Q2 highlights: streaming, park business
In the second quarter, Disney+ subscriber enrollment increased as Charter Cable subscribers began receiving premium subscriptions as part of their packages, the news agency reported.
Disney added more than 6 million core Disney+ subscribers in the second quarter, ahead of its own guidance and easily beating the Bloomberg consensus estimate of 4.7 million.
The company saw continued positive momentum in average revenue per user, or ARPU, amid recent price hikes and a crackdown on password sharing. ARPU increased sequentially by $0.44 to $7.28.
“I think you’re going to see prices steadily rise over time on the streaming service because the content we have is worth paying for,” Johnston told Brian Sozzi, managing editor of Yahoo Finance, on Tuesday.

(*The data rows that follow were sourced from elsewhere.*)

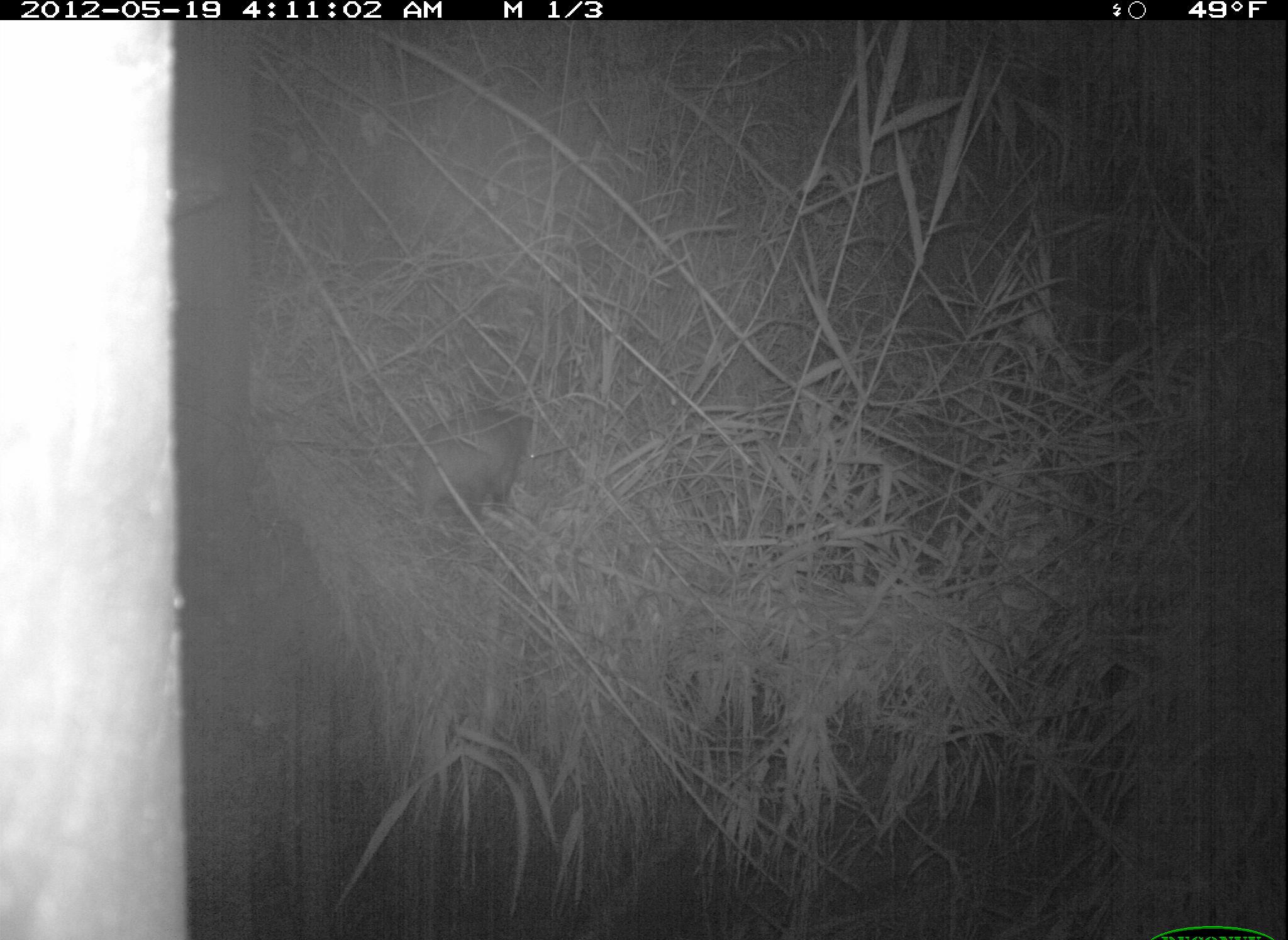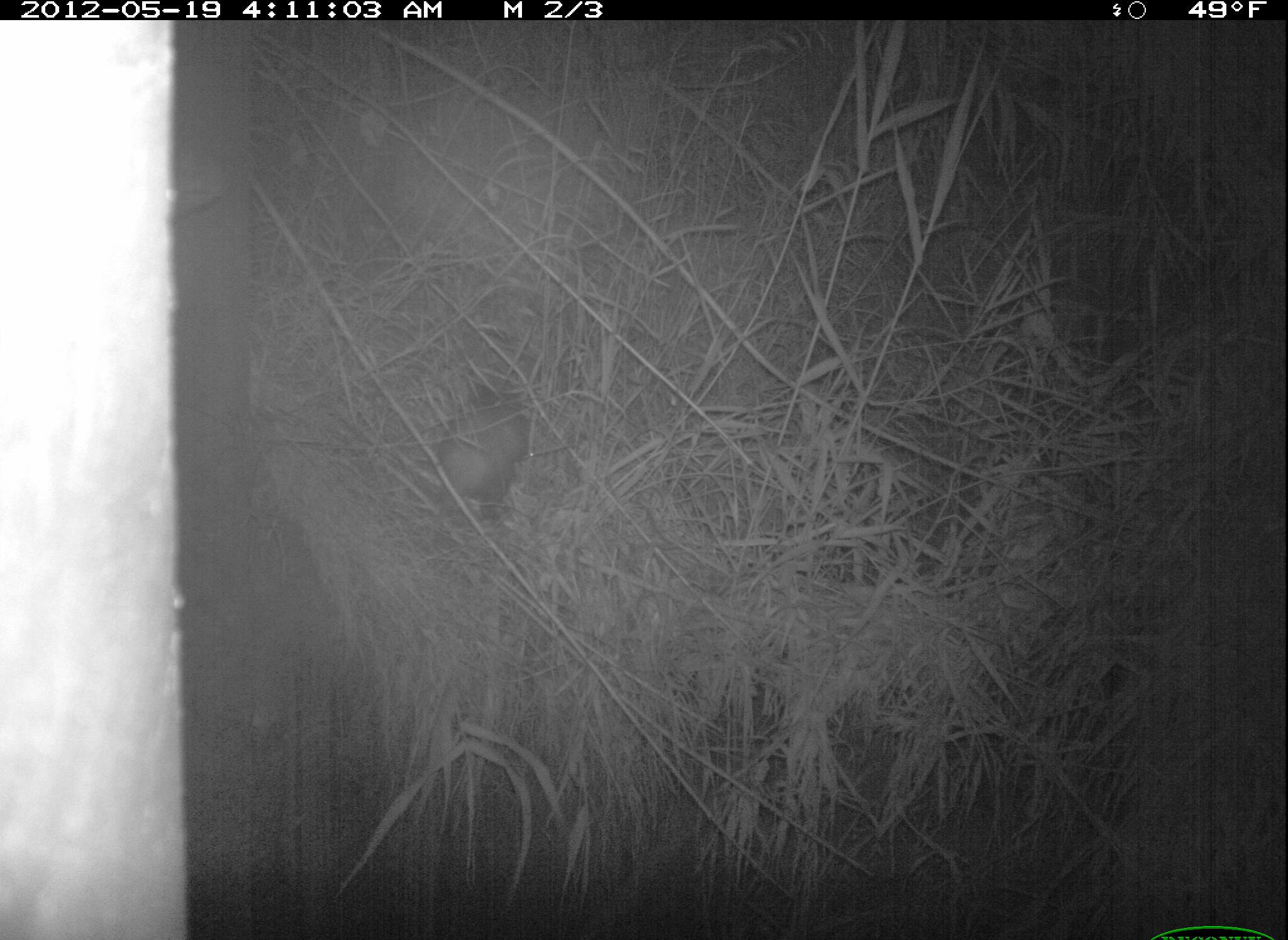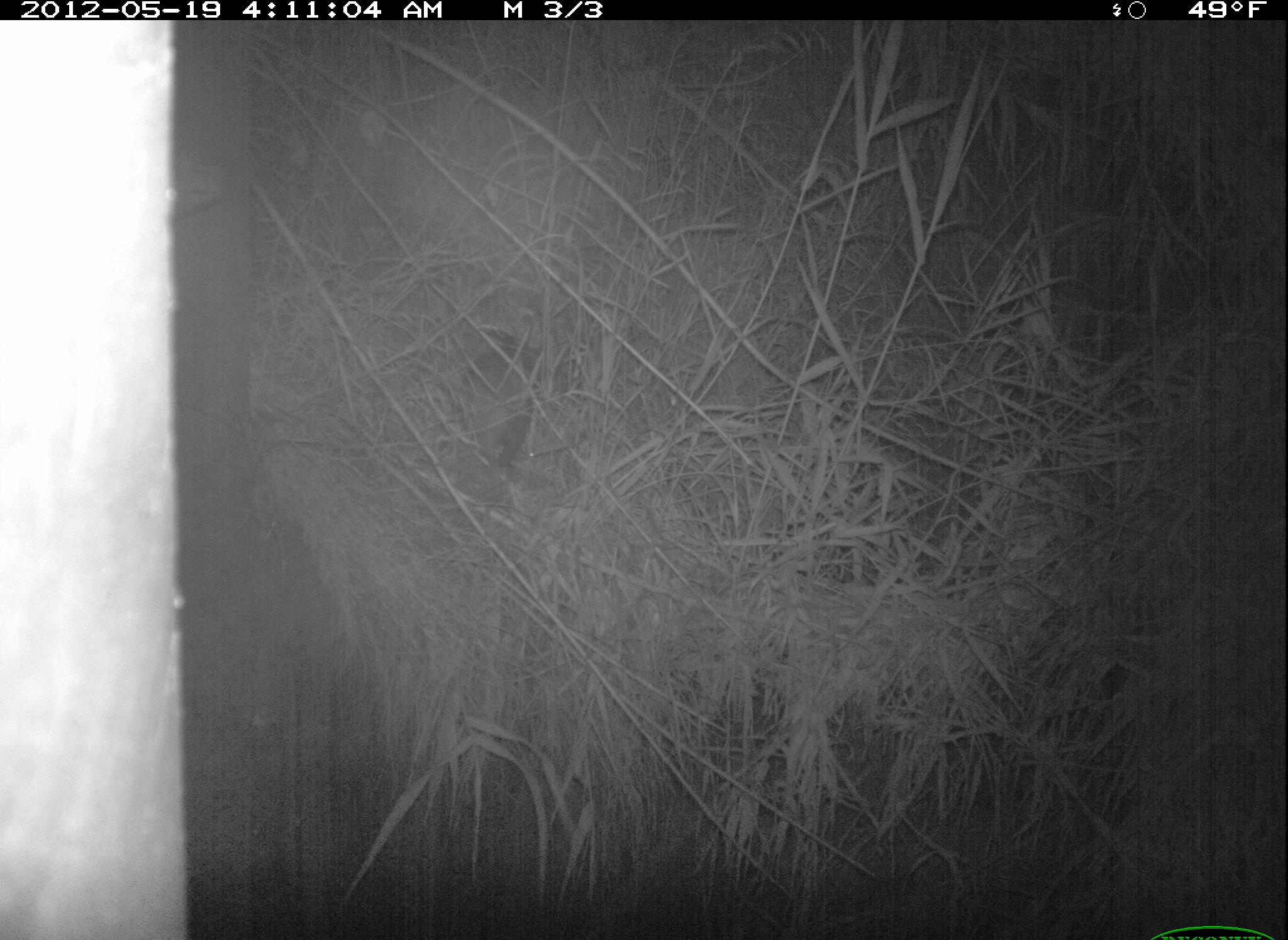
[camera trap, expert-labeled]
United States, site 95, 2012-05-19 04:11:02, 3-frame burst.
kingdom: Animalia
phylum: Chordata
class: Mammalia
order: Didelphimorphia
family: Didelphidae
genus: Didelphis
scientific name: Didelphis virginiana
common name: virginia opossum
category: opossum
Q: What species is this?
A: Opossum (virginia opossum) (Didelphis virginiana).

Meanwhile, the parks business delivered another strong quarterly result with domestic operating income rising to $1.61 billion compared to $1.52 billion in the year-ago period.
Higher profits at Walt Disney World Resort and Disney Cruise Line were partially offset by lower results at Disneyland Resort, the company said.
Meanwhile, ESPN’s domestic operating income fell 9% year over year to $780 million, dragged down by lower ancillary revenue and fewer subscribers. The company blamed the results on increased production costs due to College Football Playoff (CFP) programming.
It was a similar story for domestic linear network revenue in the entertainment segment, which fell 11% year over year in the quarter. Operating income in this segment fell by 18%. It was also blamed on lower ancillary revenue, along with a decline in advertising revenue.
In February, Disney doubled down on sports streaming with the reveal of an upcoming joint venture with Fox and Warner Bros. Discovery. The company is also working on a separate sports streaming platform for ESPN, which will debut in fall 2025.
Sports-related, Disney has reportedly agreed to increase its media rights deal with the NBA to $2.6 billion from the previous $1.5 billion. The NBA’s current franchise agreement expires at the end of next season.